Well, I was using Times New Roman, which as the name suggests does not use old style figures. The only font I have available and like that uses old style figures is Georgia. But the capital letters look a bit too symmetrical for my tastes and often encroach on the lower-case letters. I also don't particularly like the O. I don't know the technical term, but I prefer the O to have a slight slant.

Austin Duggan's picture

Also, in order to get around 68 characters per line, I have to shrink it to a size 10, which looks a bit squashed as compared to Times New Roman. My eyes hurt.

Nick Shinn's picture

This Verdigris package will do nicely.
It's a robust new text design in the classic style.

$159 is not really expensive for a family of two weights, roman and italic, with small caps, and three kinds of figure.
You will get a lot of mileage out of it: it fits the bill for your set-up, and the professional tone you wish to project.
Heck, you might even get into ffi- ligatures!

Dan Gayle's picture

If you like an O that has a slight slant, that means you are looking for something "oldstyle." Palatino, I think, might fit what you are looking for. It is generally regarded as one of the masterpieces of 20th Century type design, and is particularly well-suited to fine book typography like you are talking about.

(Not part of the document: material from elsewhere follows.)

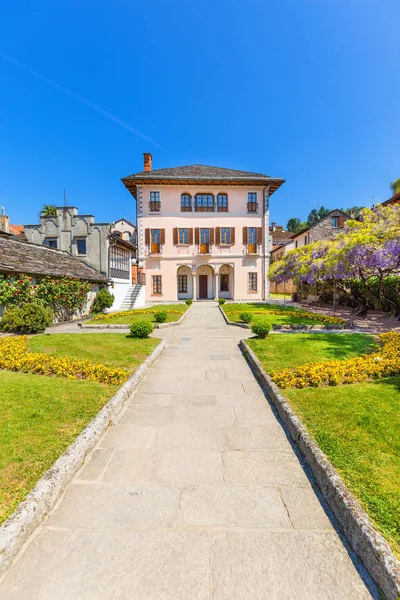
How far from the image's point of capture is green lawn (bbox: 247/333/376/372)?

And the best thing is, you already own it. You should already have Palatino on your system, either under the name Linotype Palatino or "Book Antiqua."

But that doesn't address the small-caps, oldstyle figures question, but there is a solution that is equally as cost-efficient.

You can get a free, and completely legal, small caps/old style figures version of URW Palladio, AKA Palatino, at the Comprehensive TeX Archive Network (CTAN) in Postscript format. (Only if you're using Windows XP. Vista doesn't do Postscript fonts.)

If you're interested and you can't get the postscript thing to work, message me off board and I'll email you a copy that I converted to Opentype. (Which is also legal due to it's license. Yay URW!)

Thomas Phinney's picture

> (Only if you’re using Windows XP. Vista doesn’t do Postscript fonts.)

Sure it does. Vista comes with WPF (which is an optional extendion for Windows XP), and WPF apps can't see "PostScript" (Type 1) fonts, but there are very few important WPF apps out there.



Dan Gayle's picture

Oh, my bad. It should work then.

Nick Shinn's picture

particularly well-suited to fine book typography

Palatino has a very distinct personality and has been widely used for all kinds of literature, often poorly.
Those connotations reflect poorly on its use for more distinguished work.
The related Aldus, with more "bookish" proportions, would be more suitable.

JCSalomon's picture

 There's also TeX Gyre Pagella, which comes in OT format. Some consider the TeX Gyre fonts to be legally iffy, though.

Dan Gayle's picture

Let's start another thread about the Gyre fonts, because I've been wondering about them.